(Collection entries)

== == ==

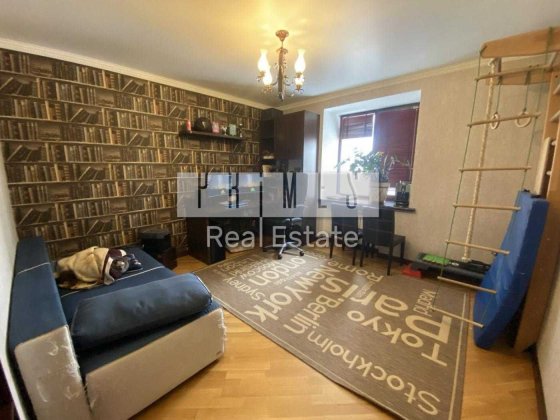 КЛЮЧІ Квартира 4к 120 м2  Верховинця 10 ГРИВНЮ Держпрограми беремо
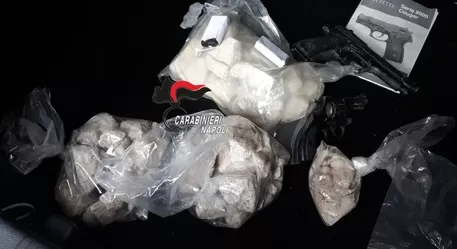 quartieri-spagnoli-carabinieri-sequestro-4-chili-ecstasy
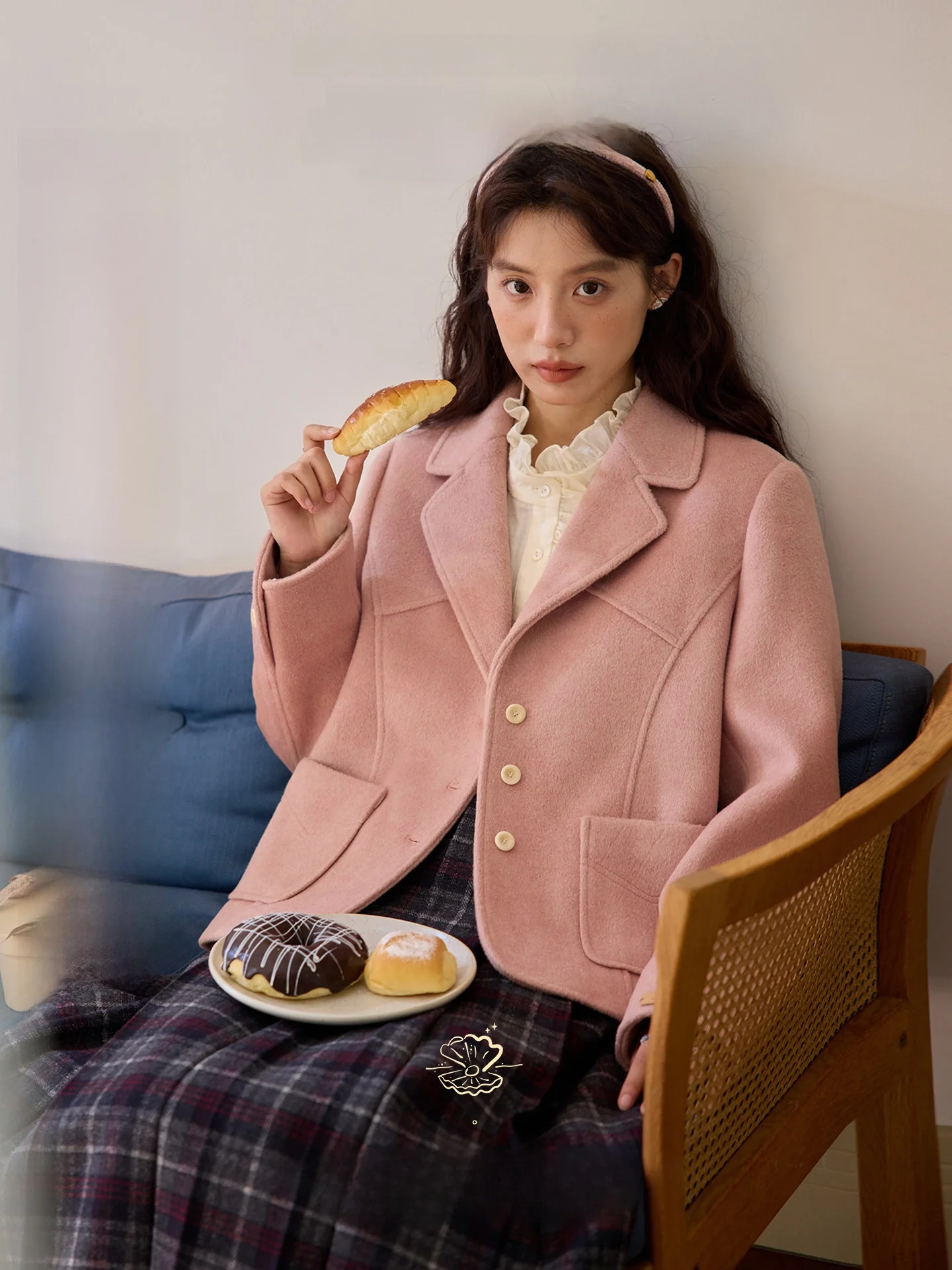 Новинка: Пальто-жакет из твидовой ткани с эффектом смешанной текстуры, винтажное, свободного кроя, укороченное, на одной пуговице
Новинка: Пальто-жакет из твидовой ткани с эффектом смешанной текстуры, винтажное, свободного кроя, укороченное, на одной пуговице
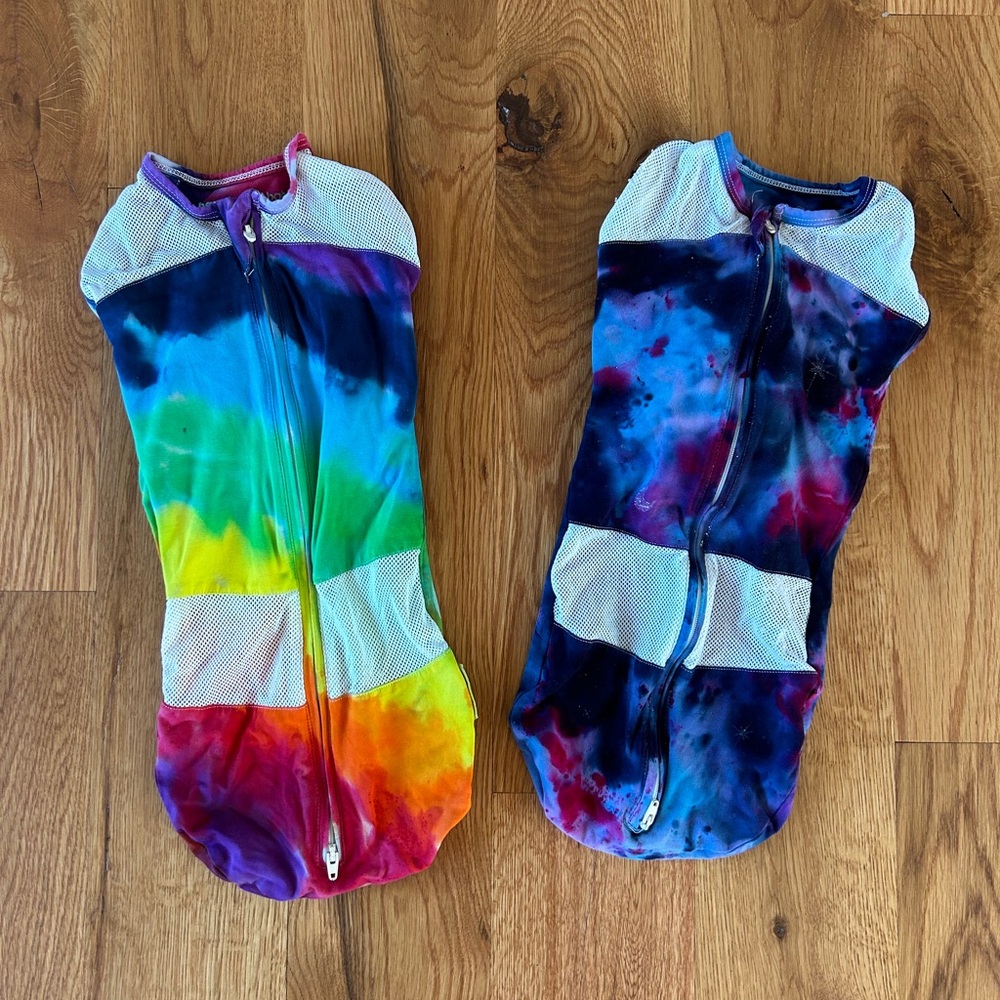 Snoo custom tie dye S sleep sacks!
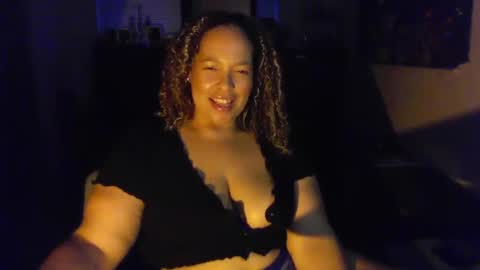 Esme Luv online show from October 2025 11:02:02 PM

== == ==

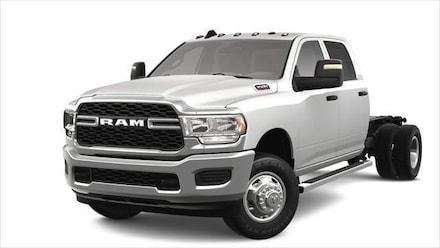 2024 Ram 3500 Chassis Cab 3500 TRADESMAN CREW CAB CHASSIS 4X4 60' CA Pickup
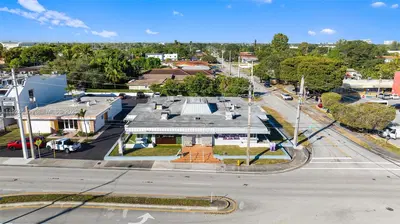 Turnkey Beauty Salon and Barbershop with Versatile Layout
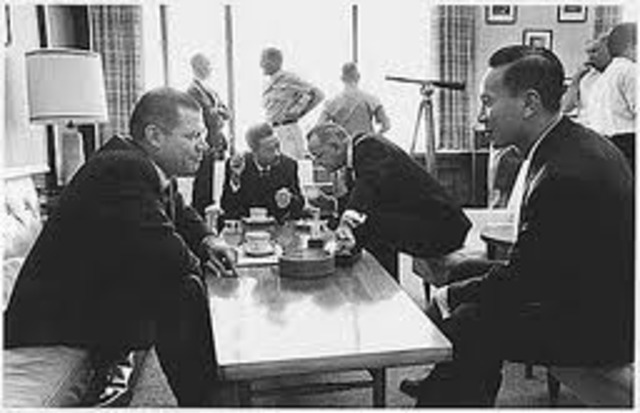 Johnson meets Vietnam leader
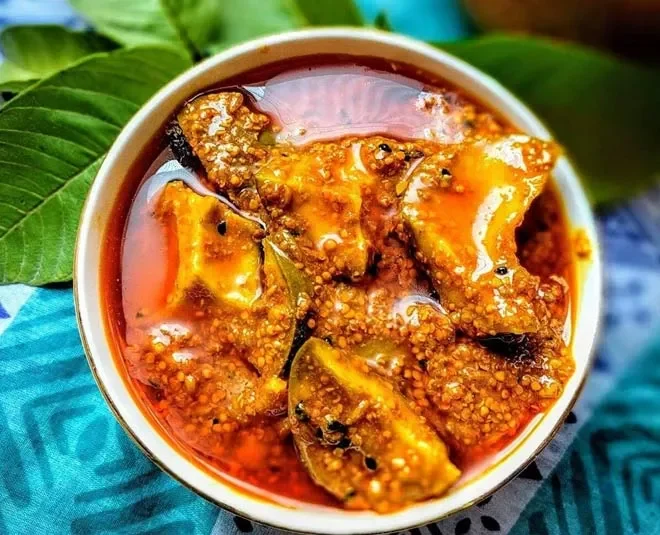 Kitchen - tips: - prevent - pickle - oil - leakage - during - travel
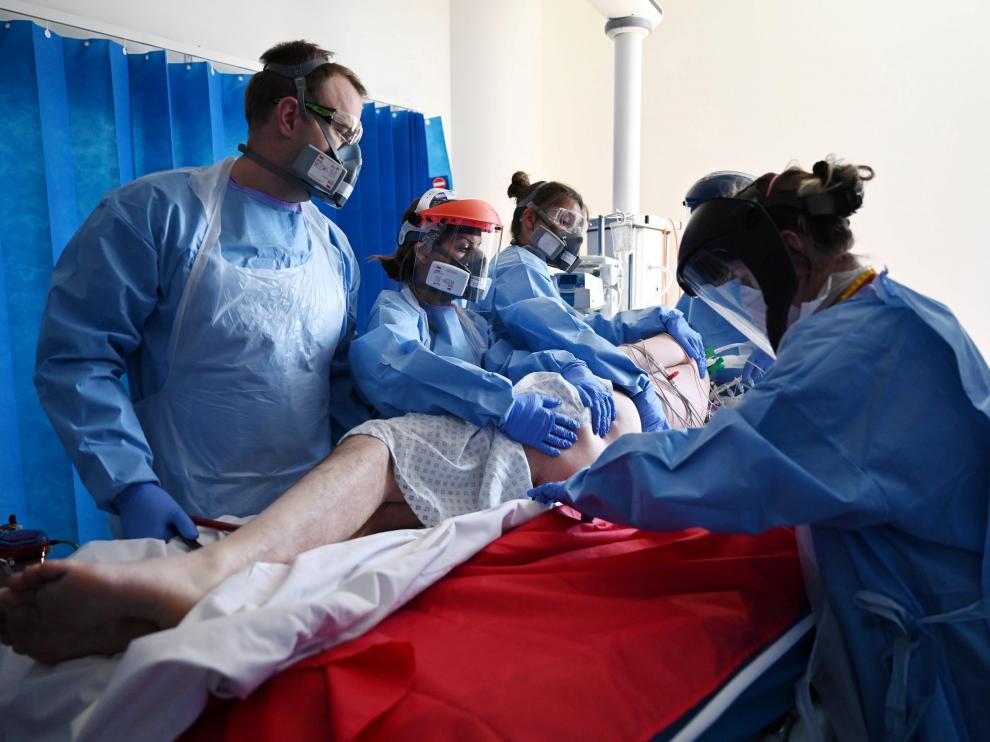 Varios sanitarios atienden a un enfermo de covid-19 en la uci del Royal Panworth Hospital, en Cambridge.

== == ==

# DIRECTIONS
Retype the data from the line containing "2024 Ram 3500" through the line containing "Kitchen - tips: - prevent", keeping each line unchanged and leaving out the pictures.

# YOUR SOLUTION
 2024 Ram 3500 Chassis Cab 3500 TRADESMAN CREW CAB CHASSIS 4X4 60' CA Pickup
 Turnkey Beauty Salon and Barbershop with Versatile Layout
 Johnson meets Vietnam leader
 Kitchen - tips: - prevent - pickle - oil - leakage - during - travel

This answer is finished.